Li Feng-Lei, Yu Jiang-Ping, Ding Wei, Sun Mian-Mian, He Yun-Gang, Zhu Xing-Liang, Liu Shi-Ling, Shi Xiao-Xin
Engineering Research Center of Pharmaceutical Process Chemistry of the Ministry of Education, East China University of Science and Technology 130 Mei-Long Road Shanghai 200237 P. R. China
Shanghai Qingping Pharmaceutical Co. Ltd. 397 Zhao-Jiang Road, Baihe Town, Qingpu District Shanghai 201710 P. R. China
RSC Adv. 2019 Dec 18;9(72):42077-42084. doi: 10.1039/c9ra09235h.

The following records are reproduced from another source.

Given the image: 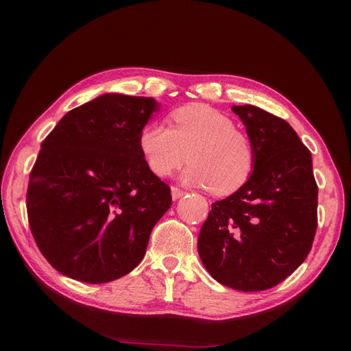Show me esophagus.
Returning a JSON list of instances; mask_svg holds the SVG:
<instances>
[{
	"instance_id": "1",
	"label": "esophagus",
	"mask_w": 351,
	"mask_h": 351,
	"mask_svg": "<svg viewBox=\"0 0 351 351\" xmlns=\"http://www.w3.org/2000/svg\"><path fill=\"white\" fill-rule=\"evenodd\" d=\"M184 195H185V191H184V190L178 189V187H171V199H173V200L182 197Z\"/></svg>"
}]
</instances>
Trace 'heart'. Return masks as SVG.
<instances>
[{
  "mask_svg": "<svg viewBox=\"0 0 351 351\" xmlns=\"http://www.w3.org/2000/svg\"><path fill=\"white\" fill-rule=\"evenodd\" d=\"M170 119L171 126L152 122L138 137L140 151L155 176H169L189 156L191 164L182 171V181L190 185L225 196L249 181L256 162L255 146L229 116L191 104L175 110Z\"/></svg>",
  "mask_w": 351,
  "mask_h": 351,
  "instance_id": "heart-1",
  "label": "heart"
}]
</instances>
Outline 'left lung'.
Masks as SVG:
<instances>
[{
	"instance_id": "1",
	"label": "left lung",
	"mask_w": 351,
	"mask_h": 351,
	"mask_svg": "<svg viewBox=\"0 0 351 351\" xmlns=\"http://www.w3.org/2000/svg\"><path fill=\"white\" fill-rule=\"evenodd\" d=\"M256 151L240 190L211 206L197 250L219 283L244 293L285 280L309 255L317 232L318 187L309 149L283 119L234 106Z\"/></svg>"
}]
</instances>
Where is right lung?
<instances>
[{"mask_svg":"<svg viewBox=\"0 0 351 351\" xmlns=\"http://www.w3.org/2000/svg\"><path fill=\"white\" fill-rule=\"evenodd\" d=\"M158 104L106 93L66 113L29 173L28 223L57 271L87 283L122 278L143 259L152 228L171 205L138 137Z\"/></svg>","mask_w":351,"mask_h":351,"instance_id":"add662e5","label":"right lung"}]
</instances>
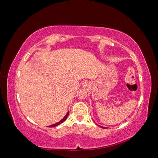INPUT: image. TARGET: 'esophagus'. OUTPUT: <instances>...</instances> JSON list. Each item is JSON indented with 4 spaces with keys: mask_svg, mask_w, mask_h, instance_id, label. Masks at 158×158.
Returning <instances> with one entry per match:
<instances>
[{
    "mask_svg": "<svg viewBox=\"0 0 158 158\" xmlns=\"http://www.w3.org/2000/svg\"><path fill=\"white\" fill-rule=\"evenodd\" d=\"M88 86V84H87V82H84V84H83V87H84V88H86Z\"/></svg>",
    "mask_w": 158,
    "mask_h": 158,
    "instance_id": "obj_1",
    "label": "esophagus"
}]
</instances>
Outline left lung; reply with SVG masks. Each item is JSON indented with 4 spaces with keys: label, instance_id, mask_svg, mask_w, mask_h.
Wrapping results in <instances>:
<instances>
[{
    "label": "left lung",
    "instance_id": "8db88e82",
    "mask_svg": "<svg viewBox=\"0 0 158 158\" xmlns=\"http://www.w3.org/2000/svg\"><path fill=\"white\" fill-rule=\"evenodd\" d=\"M99 127H101V126H99ZM102 128H105V127H101Z\"/></svg>",
    "mask_w": 158,
    "mask_h": 158
}]
</instances>
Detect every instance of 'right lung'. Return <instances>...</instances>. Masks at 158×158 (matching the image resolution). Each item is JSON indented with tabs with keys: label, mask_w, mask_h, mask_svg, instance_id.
Segmentation results:
<instances>
[{
	"label": "right lung",
	"mask_w": 158,
	"mask_h": 158,
	"mask_svg": "<svg viewBox=\"0 0 158 158\" xmlns=\"http://www.w3.org/2000/svg\"><path fill=\"white\" fill-rule=\"evenodd\" d=\"M69 112H68L67 113H66V115L64 116V117L62 119V120H60L59 122H58V123H55V124H54V125H51L50 127H56V126H58V125H59L60 124H61L62 123H63L66 118H67V117H68V115H69Z\"/></svg>",
	"instance_id": "obj_1"
}]
</instances>
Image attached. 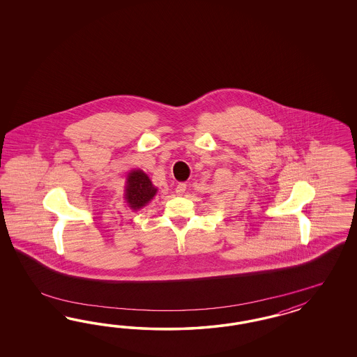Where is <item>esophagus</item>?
Masks as SVG:
<instances>
[{"instance_id": "34e87169", "label": "esophagus", "mask_w": 357, "mask_h": 357, "mask_svg": "<svg viewBox=\"0 0 357 357\" xmlns=\"http://www.w3.org/2000/svg\"><path fill=\"white\" fill-rule=\"evenodd\" d=\"M185 190H187V184L179 183L176 185V188H175V192H176V195H179V196H183Z\"/></svg>"}]
</instances>
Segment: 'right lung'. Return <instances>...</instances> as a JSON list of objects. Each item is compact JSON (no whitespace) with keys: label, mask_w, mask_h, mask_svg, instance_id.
<instances>
[{"label":"right lung","mask_w":357,"mask_h":357,"mask_svg":"<svg viewBox=\"0 0 357 357\" xmlns=\"http://www.w3.org/2000/svg\"><path fill=\"white\" fill-rule=\"evenodd\" d=\"M157 191L158 188L151 183L148 174L140 169H133L127 174L124 200L132 211H140L141 208L149 204Z\"/></svg>","instance_id":"1"}]
</instances>
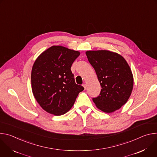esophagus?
<instances>
[{
  "instance_id": "esophagus-1",
  "label": "esophagus",
  "mask_w": 157,
  "mask_h": 157,
  "mask_svg": "<svg viewBox=\"0 0 157 157\" xmlns=\"http://www.w3.org/2000/svg\"><path fill=\"white\" fill-rule=\"evenodd\" d=\"M82 86L84 87V89H86V87H87V86H86V84H82Z\"/></svg>"
}]
</instances>
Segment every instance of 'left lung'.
Listing matches in <instances>:
<instances>
[{
	"label": "left lung",
	"instance_id": "obj_1",
	"mask_svg": "<svg viewBox=\"0 0 157 157\" xmlns=\"http://www.w3.org/2000/svg\"><path fill=\"white\" fill-rule=\"evenodd\" d=\"M86 54L101 87L99 96L93 101L104 113H113L124 105L131 95L133 77L130 66L122 56L113 52L89 50Z\"/></svg>",
	"mask_w": 157,
	"mask_h": 157
}]
</instances>
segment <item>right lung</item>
Masks as SVG:
<instances>
[{
	"label": "right lung",
	"instance_id": "1",
	"mask_svg": "<svg viewBox=\"0 0 157 157\" xmlns=\"http://www.w3.org/2000/svg\"><path fill=\"white\" fill-rule=\"evenodd\" d=\"M80 52L54 45L36 59L31 73L33 96L41 108L61 116L73 107L84 87L75 82L71 67Z\"/></svg>",
	"mask_w": 157,
	"mask_h": 157
}]
</instances>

-Octyl-β-valienamine (NOV) 1 and -octyl-4--β-valienamine (NOEV) 2 are potent chemical chaperone drug candidates for the therapy of lysosomal storage disorders. Novel stereoselective syntheses of NOV 1 and NOEV 2 starting from naturally abundant (-)-shikimic acid are described in this article. The common key intermediate compound 5 was first synthesized from readily available (-)-shikimic acid 9 steps in 50% yield. Compound 5 was then converted to NOV 1 5 steps in 61% yield, and it was also converted to NOEV 2 8 steps in 38% yield. In summary, NOV 1 was synthesized 14 steps in 31% overall yield; and NOEV 2 was synthesized 17 steps in 19% overall yield.
-辛基-β-缬氨酰胺(NOV)1和-辛基-4--β-缬氨酰胺(NOEV)2是用于治疗溶酶体贮积症的强效化学伴侣药物候选物。本文描述了从天然丰富的(-)-莽草酸开始对NOV 1和NOEV 2进行的新型立体选择性合成。常见的关键中间体化合物5首先由易得的(-)-莽草酸经9步反应以50%的产率合成。然后化合物5经5步反应以61%的产率转化为NOV 1,也经8步反应以38%的产率转化为NOEV 2。总之,NOV 1经14步反应以31%的总产率合成;NOEV 2经17步反应以19%的总产率合成。